◆ **PAGE TEXT**
+++++

A Sketch22 Weekend Update

We are back from the Halifax Sketch Comedy CBC Audition Weekend.  We are trying not to feel like conquering heroes.
It was a really fun weekend, hanging out with the guys.  There was the eating, and the drinking, and the ogling that one would expect a bunch of guys to do.  Rather than go on about the periphery of the weekend, this post will focus on the reason we were in Halifax – to audition for a CBC producer who is planning on producing a one-time sketch-comedy tv show featuring 6 sketch comedy groups from across Canada.  Auditions are being held in Halifax, Toronto and Vancouver.  We were part of, along with 8 other groups, the Halifax auditions.
The event was held on a Sunday night at Gingers Tavern.  The Comedy Dawgs perform there every Sunday night, apparently.  I don’t know what kind of stuff the Comedy Dawgs does, but based on the very small dimensions of the stage, I’m guessing it’s mostly stand-up comedy.
So, yeah, the small stage was a bit of an issue for some groups I’m guessing, but not really a problem for us.
Here’s my impressions of the night of sketch comedy:
The first group was god-awful, their segment containing a couple of horrid bits revolving around the election.  Yeah, it was timely, but it was not funny in the least, and really amateurishly performed.  I couldn’t possibly convey to you how bad they were.

+++++

◆ **DATASET EXTRACT**
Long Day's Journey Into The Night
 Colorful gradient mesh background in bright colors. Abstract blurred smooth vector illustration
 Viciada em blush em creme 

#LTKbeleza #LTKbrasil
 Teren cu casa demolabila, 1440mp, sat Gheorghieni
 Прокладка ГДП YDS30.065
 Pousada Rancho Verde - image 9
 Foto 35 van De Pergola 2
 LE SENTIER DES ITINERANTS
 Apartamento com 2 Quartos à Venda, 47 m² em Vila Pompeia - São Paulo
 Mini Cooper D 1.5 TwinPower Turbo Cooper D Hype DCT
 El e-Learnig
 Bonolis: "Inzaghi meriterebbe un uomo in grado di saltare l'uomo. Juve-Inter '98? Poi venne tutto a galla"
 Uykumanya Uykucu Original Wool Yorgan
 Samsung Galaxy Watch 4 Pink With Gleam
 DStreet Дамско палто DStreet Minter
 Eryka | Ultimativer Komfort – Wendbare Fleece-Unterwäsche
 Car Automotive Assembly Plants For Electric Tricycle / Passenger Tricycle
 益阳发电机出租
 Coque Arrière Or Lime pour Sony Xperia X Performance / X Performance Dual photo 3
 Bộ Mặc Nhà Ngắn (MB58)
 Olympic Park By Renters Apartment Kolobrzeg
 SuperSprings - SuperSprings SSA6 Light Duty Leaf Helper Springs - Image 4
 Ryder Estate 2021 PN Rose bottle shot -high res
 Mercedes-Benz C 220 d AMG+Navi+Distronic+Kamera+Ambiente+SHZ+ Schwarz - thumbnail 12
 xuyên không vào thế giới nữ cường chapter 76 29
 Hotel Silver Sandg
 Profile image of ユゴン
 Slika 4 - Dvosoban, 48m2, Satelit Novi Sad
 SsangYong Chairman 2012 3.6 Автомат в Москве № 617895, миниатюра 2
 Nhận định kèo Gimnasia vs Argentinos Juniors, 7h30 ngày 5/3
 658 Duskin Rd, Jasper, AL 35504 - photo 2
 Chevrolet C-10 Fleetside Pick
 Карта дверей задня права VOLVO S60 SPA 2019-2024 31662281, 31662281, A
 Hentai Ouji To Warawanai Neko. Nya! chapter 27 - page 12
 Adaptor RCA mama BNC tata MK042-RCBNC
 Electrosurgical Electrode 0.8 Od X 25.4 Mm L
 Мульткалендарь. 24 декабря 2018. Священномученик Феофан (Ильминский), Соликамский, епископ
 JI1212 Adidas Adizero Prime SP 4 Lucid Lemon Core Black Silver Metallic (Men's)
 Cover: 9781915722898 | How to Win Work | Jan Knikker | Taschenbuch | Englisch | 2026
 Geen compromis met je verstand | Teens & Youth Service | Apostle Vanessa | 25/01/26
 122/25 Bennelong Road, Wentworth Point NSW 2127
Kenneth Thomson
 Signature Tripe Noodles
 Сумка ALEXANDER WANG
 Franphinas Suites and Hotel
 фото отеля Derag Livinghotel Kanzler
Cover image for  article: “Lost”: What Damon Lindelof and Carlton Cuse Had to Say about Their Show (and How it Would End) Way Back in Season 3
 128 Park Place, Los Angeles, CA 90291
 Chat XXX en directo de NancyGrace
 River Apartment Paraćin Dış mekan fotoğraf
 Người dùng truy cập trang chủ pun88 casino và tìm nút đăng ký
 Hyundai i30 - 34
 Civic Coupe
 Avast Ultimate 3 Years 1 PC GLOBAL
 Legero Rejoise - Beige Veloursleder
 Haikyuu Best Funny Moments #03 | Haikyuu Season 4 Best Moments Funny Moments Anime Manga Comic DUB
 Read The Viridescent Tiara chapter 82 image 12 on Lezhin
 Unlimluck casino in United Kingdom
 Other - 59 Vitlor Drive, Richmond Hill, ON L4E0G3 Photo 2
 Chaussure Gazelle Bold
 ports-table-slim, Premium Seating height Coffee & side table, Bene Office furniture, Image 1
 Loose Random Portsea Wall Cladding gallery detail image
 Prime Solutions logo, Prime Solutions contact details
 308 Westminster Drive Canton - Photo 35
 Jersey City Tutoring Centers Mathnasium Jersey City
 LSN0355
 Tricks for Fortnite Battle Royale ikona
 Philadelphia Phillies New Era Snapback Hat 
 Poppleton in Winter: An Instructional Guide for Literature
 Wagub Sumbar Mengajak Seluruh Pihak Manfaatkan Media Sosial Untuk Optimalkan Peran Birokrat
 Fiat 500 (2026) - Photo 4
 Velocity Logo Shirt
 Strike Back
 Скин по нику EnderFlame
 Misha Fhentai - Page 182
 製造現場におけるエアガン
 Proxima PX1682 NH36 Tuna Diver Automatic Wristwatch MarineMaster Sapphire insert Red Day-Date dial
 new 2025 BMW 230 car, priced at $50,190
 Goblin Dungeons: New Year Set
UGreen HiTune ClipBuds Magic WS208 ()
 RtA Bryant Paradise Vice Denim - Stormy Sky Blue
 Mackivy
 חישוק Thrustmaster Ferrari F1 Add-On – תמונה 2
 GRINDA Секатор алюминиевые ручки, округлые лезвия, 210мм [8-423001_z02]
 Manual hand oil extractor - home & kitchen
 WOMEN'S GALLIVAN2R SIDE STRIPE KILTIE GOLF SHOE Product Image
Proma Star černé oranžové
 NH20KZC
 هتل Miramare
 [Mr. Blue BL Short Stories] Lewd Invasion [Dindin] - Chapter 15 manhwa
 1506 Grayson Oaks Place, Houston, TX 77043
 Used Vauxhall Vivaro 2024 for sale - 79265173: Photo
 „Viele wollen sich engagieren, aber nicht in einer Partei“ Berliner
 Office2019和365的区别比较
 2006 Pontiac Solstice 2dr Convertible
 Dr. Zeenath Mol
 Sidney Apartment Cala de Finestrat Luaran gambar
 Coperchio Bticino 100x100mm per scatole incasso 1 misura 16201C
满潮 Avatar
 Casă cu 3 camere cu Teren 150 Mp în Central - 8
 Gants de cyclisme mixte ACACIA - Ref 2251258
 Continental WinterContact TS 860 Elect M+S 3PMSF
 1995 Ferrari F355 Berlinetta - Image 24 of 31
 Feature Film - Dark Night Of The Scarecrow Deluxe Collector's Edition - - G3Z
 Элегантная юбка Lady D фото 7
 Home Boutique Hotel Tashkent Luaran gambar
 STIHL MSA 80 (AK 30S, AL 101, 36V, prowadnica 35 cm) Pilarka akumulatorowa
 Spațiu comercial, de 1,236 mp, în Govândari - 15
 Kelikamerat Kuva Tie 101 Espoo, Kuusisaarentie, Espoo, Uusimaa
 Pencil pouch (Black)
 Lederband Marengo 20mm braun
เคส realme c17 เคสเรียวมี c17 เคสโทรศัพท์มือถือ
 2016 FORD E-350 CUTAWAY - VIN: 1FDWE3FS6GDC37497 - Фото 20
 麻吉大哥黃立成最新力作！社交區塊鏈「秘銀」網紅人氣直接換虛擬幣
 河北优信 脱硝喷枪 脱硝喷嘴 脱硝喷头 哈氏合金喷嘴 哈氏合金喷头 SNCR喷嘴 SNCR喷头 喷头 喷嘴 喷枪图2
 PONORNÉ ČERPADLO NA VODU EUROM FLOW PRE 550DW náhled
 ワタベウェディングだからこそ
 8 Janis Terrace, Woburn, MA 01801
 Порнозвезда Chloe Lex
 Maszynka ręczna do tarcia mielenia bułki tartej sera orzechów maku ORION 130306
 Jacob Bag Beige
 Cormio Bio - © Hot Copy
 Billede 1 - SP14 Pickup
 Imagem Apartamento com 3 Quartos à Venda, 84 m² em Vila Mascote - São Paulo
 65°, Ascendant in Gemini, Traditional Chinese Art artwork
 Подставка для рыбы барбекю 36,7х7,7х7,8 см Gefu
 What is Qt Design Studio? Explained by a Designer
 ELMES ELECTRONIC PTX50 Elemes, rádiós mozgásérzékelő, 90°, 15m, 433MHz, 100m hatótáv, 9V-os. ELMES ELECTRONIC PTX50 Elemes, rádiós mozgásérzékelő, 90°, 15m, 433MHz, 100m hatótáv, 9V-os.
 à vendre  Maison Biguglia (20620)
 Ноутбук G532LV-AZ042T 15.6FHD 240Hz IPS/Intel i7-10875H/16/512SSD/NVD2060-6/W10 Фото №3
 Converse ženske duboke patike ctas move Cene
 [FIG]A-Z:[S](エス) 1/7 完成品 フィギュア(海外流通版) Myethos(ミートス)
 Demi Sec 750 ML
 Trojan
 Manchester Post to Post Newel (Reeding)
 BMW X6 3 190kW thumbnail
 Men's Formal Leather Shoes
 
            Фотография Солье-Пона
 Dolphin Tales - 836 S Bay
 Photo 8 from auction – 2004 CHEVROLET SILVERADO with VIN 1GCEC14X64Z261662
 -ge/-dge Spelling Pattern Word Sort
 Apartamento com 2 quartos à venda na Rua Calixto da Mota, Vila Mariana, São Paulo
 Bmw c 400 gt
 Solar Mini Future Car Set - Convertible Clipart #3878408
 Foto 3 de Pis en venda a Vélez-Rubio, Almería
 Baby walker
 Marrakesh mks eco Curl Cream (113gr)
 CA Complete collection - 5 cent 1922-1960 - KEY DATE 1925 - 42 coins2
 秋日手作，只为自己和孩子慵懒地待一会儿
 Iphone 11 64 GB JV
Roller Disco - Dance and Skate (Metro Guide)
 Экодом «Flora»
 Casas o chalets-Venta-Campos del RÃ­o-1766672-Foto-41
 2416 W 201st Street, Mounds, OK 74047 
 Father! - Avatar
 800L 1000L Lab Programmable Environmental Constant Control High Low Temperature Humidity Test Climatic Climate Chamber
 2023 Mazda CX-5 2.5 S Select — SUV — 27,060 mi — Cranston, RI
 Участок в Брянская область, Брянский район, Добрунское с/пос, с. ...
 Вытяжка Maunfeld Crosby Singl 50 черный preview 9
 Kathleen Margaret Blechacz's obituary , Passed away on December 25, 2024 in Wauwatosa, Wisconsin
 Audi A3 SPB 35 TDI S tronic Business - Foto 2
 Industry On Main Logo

+++++

◆ **TASKS**
a) Using the Sketch22 weekend post, decide whether each statement agrees with it. For each, answer yes or no and quote the words of the post that settle it. (i) The Halifax audition event was held on a Sunday night at Gingers Tavern. (ii) Auditions for the show were held only in Halifax. (iii) The small stage was a real problem for Sketch22.
b) Pick up the Sketch22 weekend post after its last sentence and carry on with it.

◆ **ANSWER SET**
a)
(i) Yes: "The event was held on a Sunday night at Gingers Tavern."
(ii) No: "Auditions are being held in Halifax, Toronto and Vancouver."
(iii) No: "not really a problem for us."

b)
We (Sketch22) were really interested to see how we compared to other sketch groups in the region.  We had some fear that we’d prove to be not all-that, and would be driving home the next day realising that we were nothing special.  This first group allayed all those fears and had us feeling really good about our stuff.  Their badness instilled in me many emotions.  I was ecstatic that this was potentially the level of competition we’d be facing.  I was also worried that if this was an example of the rest of the night, many of the audience (which was packed, by the way) might leave before we went on (we were slated last).  I also felt bad for the group performing.  They were giving it their all, but it just wasn’t good.  The audience was kind and laughed encouragingly for them.
To be honest, I don’t really remember the order in which the other groups performed, so I’ll just pick and choose memories as they come to me.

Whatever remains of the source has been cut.